Platform Engineering – Sr. Staff Site Reliability Engineer


  • Bangalore, India
Platform Engineering – Sr. Staff Site Reliability Engineer
Job Posted : Aug 16th, 2023

Job Description

We are seeking a Sr. Staff Site Reliability Engineer (Infrastructure & Site Reliability Engineering) with extensive experience in Kubernetes, GitOps, AWS & AZURE to lead our Site Reliability Engineering (SRE) team. The successful candidate will deeply understand SRE practices and have a track record of implementing high-quality site reliability engineering practices (SLAs, SLOs, Proactive Alert Management, Incident Response/Review, Postmortems, etc.).
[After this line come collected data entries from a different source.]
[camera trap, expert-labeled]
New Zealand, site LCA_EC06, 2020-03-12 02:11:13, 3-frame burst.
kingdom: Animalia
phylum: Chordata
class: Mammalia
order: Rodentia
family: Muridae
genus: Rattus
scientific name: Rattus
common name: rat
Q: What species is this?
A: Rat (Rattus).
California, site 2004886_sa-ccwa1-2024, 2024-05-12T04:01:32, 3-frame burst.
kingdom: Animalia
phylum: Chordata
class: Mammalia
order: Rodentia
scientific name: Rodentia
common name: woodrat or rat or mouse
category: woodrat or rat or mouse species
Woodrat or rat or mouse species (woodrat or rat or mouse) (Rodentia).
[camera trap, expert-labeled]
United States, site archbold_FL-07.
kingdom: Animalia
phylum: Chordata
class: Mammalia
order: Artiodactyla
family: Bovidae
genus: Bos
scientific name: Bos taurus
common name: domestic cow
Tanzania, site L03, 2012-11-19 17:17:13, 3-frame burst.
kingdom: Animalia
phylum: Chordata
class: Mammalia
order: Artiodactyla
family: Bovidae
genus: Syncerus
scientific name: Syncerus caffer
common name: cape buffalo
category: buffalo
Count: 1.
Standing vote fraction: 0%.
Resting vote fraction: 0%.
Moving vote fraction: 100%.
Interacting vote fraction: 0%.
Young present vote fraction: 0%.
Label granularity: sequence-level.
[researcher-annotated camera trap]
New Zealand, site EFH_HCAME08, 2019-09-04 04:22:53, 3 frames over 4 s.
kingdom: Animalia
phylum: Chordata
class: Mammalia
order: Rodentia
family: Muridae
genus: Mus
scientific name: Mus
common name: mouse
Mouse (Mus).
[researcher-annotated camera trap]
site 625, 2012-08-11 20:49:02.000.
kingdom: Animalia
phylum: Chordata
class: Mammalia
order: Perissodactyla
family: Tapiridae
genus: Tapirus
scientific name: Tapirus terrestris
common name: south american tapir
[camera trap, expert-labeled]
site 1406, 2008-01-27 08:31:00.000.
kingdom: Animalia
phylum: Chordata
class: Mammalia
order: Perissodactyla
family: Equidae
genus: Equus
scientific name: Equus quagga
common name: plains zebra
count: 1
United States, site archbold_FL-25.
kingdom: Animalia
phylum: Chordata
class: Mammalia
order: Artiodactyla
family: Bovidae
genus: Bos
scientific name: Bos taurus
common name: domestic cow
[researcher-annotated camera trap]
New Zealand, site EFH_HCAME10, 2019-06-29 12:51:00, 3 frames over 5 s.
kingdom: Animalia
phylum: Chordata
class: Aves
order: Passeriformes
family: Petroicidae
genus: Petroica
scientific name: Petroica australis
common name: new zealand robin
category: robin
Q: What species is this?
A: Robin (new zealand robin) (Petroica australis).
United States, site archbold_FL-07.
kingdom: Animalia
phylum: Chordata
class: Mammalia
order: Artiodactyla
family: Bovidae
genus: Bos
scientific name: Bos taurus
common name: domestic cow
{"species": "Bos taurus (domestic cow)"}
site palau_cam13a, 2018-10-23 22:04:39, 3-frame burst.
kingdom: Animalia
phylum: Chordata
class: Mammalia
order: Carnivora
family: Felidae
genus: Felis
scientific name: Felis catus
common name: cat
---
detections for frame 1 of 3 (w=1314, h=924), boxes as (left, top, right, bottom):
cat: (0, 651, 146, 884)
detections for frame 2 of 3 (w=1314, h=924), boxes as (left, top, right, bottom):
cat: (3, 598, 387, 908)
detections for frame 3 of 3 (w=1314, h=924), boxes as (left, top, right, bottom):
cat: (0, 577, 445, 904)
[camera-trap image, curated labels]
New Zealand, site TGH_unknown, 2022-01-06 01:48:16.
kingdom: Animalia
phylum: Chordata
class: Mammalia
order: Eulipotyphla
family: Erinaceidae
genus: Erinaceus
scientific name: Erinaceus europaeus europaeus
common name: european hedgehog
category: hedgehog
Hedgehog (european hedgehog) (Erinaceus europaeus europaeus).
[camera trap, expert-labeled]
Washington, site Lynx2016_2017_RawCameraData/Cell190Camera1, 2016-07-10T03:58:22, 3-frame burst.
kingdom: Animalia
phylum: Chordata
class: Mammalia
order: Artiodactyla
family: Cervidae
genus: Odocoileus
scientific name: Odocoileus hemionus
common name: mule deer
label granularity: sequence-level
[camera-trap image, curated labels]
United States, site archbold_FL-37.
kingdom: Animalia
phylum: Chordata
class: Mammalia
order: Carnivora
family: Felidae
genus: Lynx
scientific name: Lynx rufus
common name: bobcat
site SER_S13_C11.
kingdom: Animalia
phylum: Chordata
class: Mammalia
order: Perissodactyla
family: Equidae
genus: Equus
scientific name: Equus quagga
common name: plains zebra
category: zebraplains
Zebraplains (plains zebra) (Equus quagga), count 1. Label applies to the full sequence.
In this role, you will work with our SRE and cross-functional engineering teams to lead, develop and operate our development and production infrastructure and operations


  • Collaborate with software engineering teams to define infrastructure requirements, drive best practices in monitoring, incident response, and automation, ensuring seamless integration and optimal performance of applications and systems
  • Lead and mentor a team of SREs, providing technical guidance and support to ensure the ongoing reliability and performance of our systems
  • Play a key role in driving the automation, tools, and observability initiatives, assuming ownership of designing and implementing scalable and efficient solutions
  • Leading the response to production incidents, conducting comprehensive learning reviews, driving continuous improvement initiatives, and actively participating in an on-call rotation, fostering a culture of learning, resilience, and ongoing enhancement within our systems
  • Establish and drive operations performance through SLOs
  • Provide project management, sprint planning, and road-mapping support to the SRE team
  • Demonstrate proficiency in technical skills, exhibit an expert-level understanding of relevant technologies and tools, and use this knowledge to mentor and support team members, helping them improve their skills and succeed in their roles

Qualification And Experience:-

  • At least 10 + years of experience designing, building & maintaining SAAS environments
  • 5+ years of experience designing, building & maintaining AWS/AZURE infrastructure with Terraform
  • 3+ years of experience building and running Kubernetes clusters
  • Experience with observability (monitoring – logging, tracing, metrics)
  • Experience with GitOps CI/CD processes
  • Experience with coding Python, Go (Golang) & bash
  • Experience with security operations – security policies, infrastructure, key management, setup of encryption at rest and transport
  • Experience in mentoring and fostering the professional development of team members, promoting a culture of continuous learning and collaboration.


  • Strong customer orientation
  • Excellent interpersonal and organizational skills
  • Attention to detail and focus on quality
  • Strong communication skills to effectively liaise with both technical and non-technical staff
  • Ability to act decisively and works well under pressure
  • Must be a collaborative problem solver
  • Strong bias for ownership and action


  • Bangalore, India.

Company Overview:-

SolarWinds is a leading provider of powerful and affordable IT management software. Our products give organizations worldwide—regardless of type, size, or complexity—the power to monitor and manage their IT services, infrastructures, and applications; whether on-premises, in the cloud, or via hybrid models. We continuously engage with technology professionals—IT service and operations professionals, DevOps professionals, and managed services providers (MSPs)—to understand the challenges they face in maintaining high-performing and highly available IT infrastructures and applications. The insights we gain from them, in places like our THWACK® community, allow us to solve well-understood IT management challenges in the ways technology professionals want them solved. Our focus on the user and commitment to excellence in end-to-end hybrid IT management has established SolarWinds as a worldwide leader in solutions for network and IT service management, application performance, and managed services.